Our conversation covered a lot of ground, from Charles' journey into VC to his hard-won lessons on what makes for fruitful founder-investor relationships. I really appreciated Charles' willingness to share his experiences candidly – the good, the bad, and the gruesome. His insights are a goldmine for founders and investors alike who want to build lasting partnerships that drive meaningful outcomes.
Catch the full episode with Charles Hudson here:
But hey, I know you're busy. So I've distilled Charles' top 5 pieces of wisdom right here:
At the core of any great investor-founder relationship is trust. But as Charles points out, that trust has to be earned through genuine, straightforward communication.
"My view is I go into these assuming that nobody trusts me or knows me if we haven't worked together. And that was a big unlock for me, if I assume that nobody trusts me or knows me, then I have to earn their trust."
Investors, take note – don't just assume founders trust you from the get-go. Show that you're worthy of that trust through your actions and words. Be real with them, consistently. That's how you lay the groundwork for an awesome partnership.
We've all seen it happen – an investor makes grand claims about all the ways they'll add value, only to fall short.
"One area where [investor-founder relationships] go wrong, I've seen quite often, is VCs overpromising what they can actually do for founders.

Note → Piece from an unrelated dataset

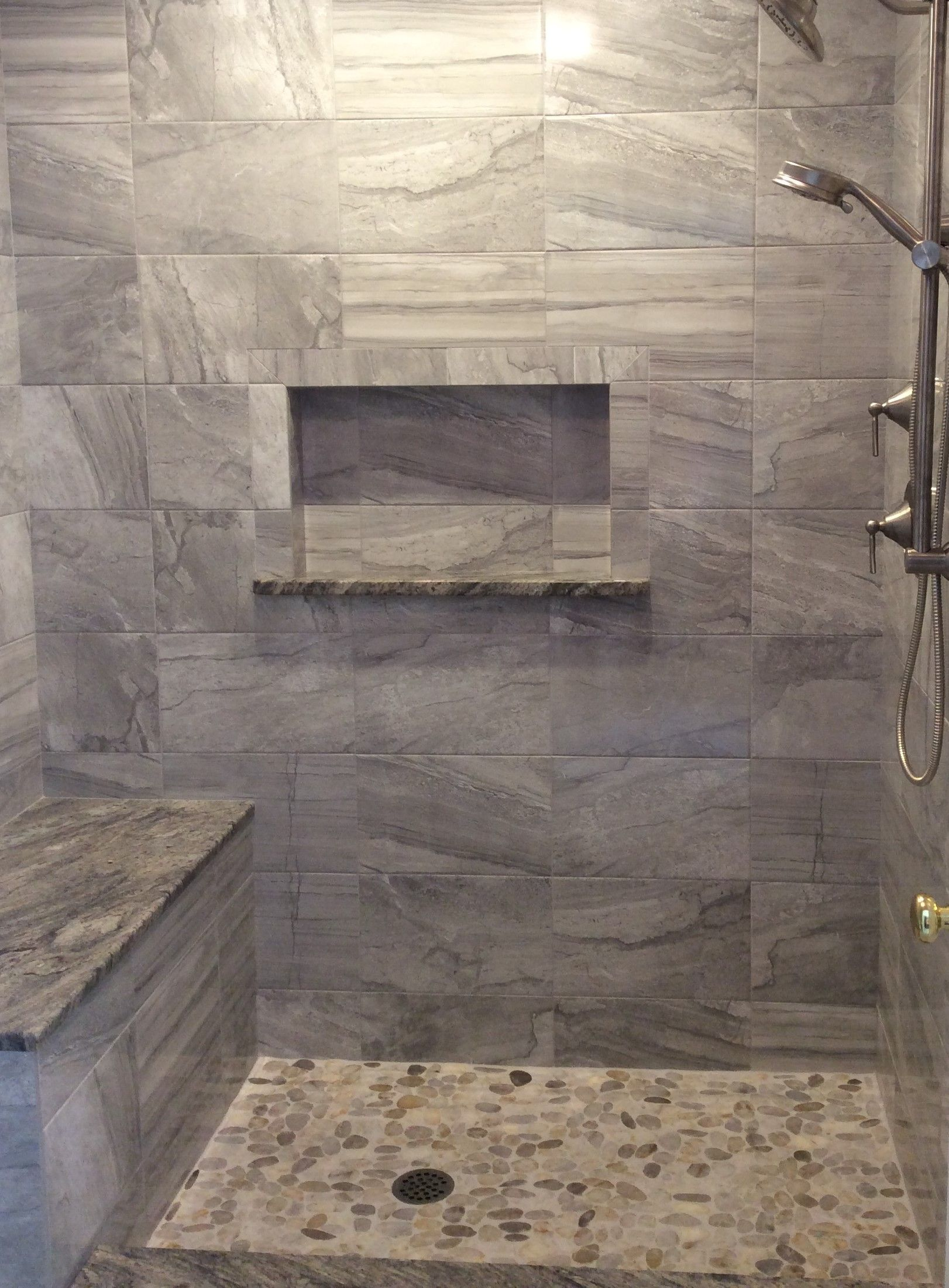Pebble rock shower floor and tile in greys and beige 12x24 give pebble rock shower floor and tile in greys and beige 12x24 give this shower a relaxing dailygadgetfo Choice Image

And I said, okay, so let's not overpromise what we’ll deliver."
Be upfront about how you can realistically support founders. They'll appreciate the honesty way more than any flashy promises. Clarity on expectations from the start sets everyone up for success.
Giving tough feedback can be awkward. But as Charles has learned, it's crucial for driving founder success in the long run.
"I think what happens is in the short term [is that] there's limited value to direct, honest feedback that isn't helpful or isn't what the founder wants to hear. But in the long term, the value of having relationships that are fundamentally built on honesty is much, much greater."
Yeah, those convos might feel a bit uncomfortable in the moment. But founders need investors who can tell them the hard truths, not just what they want to hear. It's a skill worth developing – your founders will thank you, even if it doesn't feel like it at the time.
Now, this doesn't mean you should be dishing out criticism left and right. As Charles wisely notes, you've got to know your lane.
"I always ask myself, do I have permission to provide this person with feedback in this domain? Sometimes I conclude the answer is no. This person simply knows more about the problem than I do."
Investors, remember – you're not an expert on everything. Recognize when the founder has deeper insight than you and learn to defer to their knowledge. Overstepping erodes trust, so be mindful of when your two cents are truly valuable.
Ah, the dreaded follow-on financing convo. It can get pretty uncomfortable if expectations aren't aligned.
"Whatever I tell them should only be a positive surprise. People shouldn't be wondering about whether I'm going to invest more. I have some founders where we don't talk that often, we're not that close, I don't have much insight on the business – and it's not about liking them."
Don't leave your founders guessing about where you stand. Have an honest discussion about your approach to follow-ons early on. That way, founders can plan accordingly and there's no blindsiding down the line.